340 Topics in Advanced Mathematics. (4)
Content varies from semester to semester. Topics will be chosen from both pure and applied mathematics and may include algebraic coding theory, cryptology, number theory, mathematical modeling, mathematical logic, complex analysis, topology, dynamical systems, applications to computer science. May be repeated for credit when topics vary. Prerequisite: 239. Additional prerequisites possible depending on the topic. Fall.
341 Fourier Series and Boundary Value Problems. (4)
Separable partial differential equations from theoretical physics. Fourier series, convergence, orthogonal systems. Fourier integrals. Sturm-Liouville theory, solutions to boundary value problems. Applications. Prerequisite: 239. Spring in odd years.
343 Analysis I. (4)
Set theory, real numbers, topology of Cartesian spaces, Heine-Borel Theorem, sequences, series, convergence, continuity, differentiation, integration. Prerequisites: 239, 241. Spring and fall in odd years.
344 Analysis II. (4)
Topics selected from the following: mapping theorems and extremum problems, Riemann-Stielties integral, main theorems of integral calculus, point set topology, Lebesque integral, functions defined by integrals, convergence theorems. Prerequisite: 343.
345 Mathematical Statistics I. (4)
Probability spaces, random variables, statistics and sampling distributions, statistical hypotheses and decision theory, statistical inference, estimation. Prerequisite: 239. Spring and fall in even years.
346 Mathematical Statistics II. (4)
Topics selected from the following: sampling, order statistics, Monte Carlo methods, asymptotic efficiencies, maximum likelihood techniques, inference, multivariate normal, analysis of variance, regression, correlation. Prerequisite: 345. Spring in odd years.
348 Complex Analysis. (4)
Topics will generally include properties of complex numbers; complex functions and their derivatives; analyticity; Cauchy’s Theorem and related results; series representations of functions; contour integration and the theory of residues. Additional topics at the discretion of the instructor. Prerequisite: 343 or 305. Spring in even years.
371 Individual Learning Project. (1-4)
Supervised reading or research at the upper-division level.
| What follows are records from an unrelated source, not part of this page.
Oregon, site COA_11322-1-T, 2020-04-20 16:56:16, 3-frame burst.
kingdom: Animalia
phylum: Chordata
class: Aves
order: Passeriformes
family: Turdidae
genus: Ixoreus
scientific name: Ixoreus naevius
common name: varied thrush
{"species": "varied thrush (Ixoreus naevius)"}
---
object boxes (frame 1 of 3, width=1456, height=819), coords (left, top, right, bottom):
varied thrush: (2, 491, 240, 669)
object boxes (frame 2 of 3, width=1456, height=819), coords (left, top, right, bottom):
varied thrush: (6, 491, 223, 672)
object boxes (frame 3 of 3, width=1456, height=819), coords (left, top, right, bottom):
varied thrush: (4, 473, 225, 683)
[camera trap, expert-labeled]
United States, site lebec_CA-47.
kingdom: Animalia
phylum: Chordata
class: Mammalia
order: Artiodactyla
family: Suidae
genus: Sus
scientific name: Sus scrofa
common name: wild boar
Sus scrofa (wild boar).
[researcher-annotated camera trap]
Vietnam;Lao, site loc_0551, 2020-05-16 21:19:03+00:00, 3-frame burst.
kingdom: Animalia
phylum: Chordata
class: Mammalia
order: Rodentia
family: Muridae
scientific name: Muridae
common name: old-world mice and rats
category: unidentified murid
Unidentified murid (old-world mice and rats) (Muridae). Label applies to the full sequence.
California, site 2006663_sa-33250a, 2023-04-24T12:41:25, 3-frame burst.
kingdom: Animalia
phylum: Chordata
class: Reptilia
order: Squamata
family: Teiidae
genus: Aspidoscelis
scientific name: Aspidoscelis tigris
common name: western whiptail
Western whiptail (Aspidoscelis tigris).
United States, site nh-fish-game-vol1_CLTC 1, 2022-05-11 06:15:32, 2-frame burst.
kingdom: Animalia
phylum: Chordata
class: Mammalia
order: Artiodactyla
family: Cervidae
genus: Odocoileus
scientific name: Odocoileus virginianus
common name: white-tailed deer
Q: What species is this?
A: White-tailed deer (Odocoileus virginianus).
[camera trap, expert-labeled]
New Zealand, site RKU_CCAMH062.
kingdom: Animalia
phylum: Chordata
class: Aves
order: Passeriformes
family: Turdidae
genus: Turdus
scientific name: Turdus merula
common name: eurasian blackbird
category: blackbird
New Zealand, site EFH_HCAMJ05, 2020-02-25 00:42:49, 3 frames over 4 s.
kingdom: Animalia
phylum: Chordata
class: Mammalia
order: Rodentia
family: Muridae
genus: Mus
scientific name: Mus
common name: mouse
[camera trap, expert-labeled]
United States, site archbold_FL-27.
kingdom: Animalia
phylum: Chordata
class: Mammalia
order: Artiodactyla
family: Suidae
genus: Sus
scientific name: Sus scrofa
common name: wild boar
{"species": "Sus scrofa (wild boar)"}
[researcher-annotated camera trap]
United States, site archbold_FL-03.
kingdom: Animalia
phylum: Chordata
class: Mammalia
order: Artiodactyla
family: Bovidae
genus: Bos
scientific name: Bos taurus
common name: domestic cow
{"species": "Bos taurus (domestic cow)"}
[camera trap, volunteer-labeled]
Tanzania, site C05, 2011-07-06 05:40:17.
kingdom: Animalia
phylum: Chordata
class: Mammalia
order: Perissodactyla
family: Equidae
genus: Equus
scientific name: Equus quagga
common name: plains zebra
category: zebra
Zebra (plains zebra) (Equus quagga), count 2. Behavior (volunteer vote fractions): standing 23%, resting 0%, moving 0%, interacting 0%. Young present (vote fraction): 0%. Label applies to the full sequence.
Permission of department chair and completion and/or concurrent registration of 12 credits within the department required. Consult department for applicability towards major requirements. Not available to first-year students.
395 Mathematics Capstone. (2)
Critical analysis of readings or topics and/or an in-depth investigation leading to a project. The course will be structured as a seminar. The instructor will select the subject matter. Students will present and discuss the material of the course, and complete regular assignments (short papers or problem sets). Prerequisite: Senior standing, 241 and completion of at least two 300 level mathematics courses.
398 Honors Senior Essay, Research or Creative Project. (4)
Required for graduation with "Distinction in Mathematics." Prerequisite: HONR 396 and approval of the department chair and director of the Honors Thesis program. For further information see HONR 398.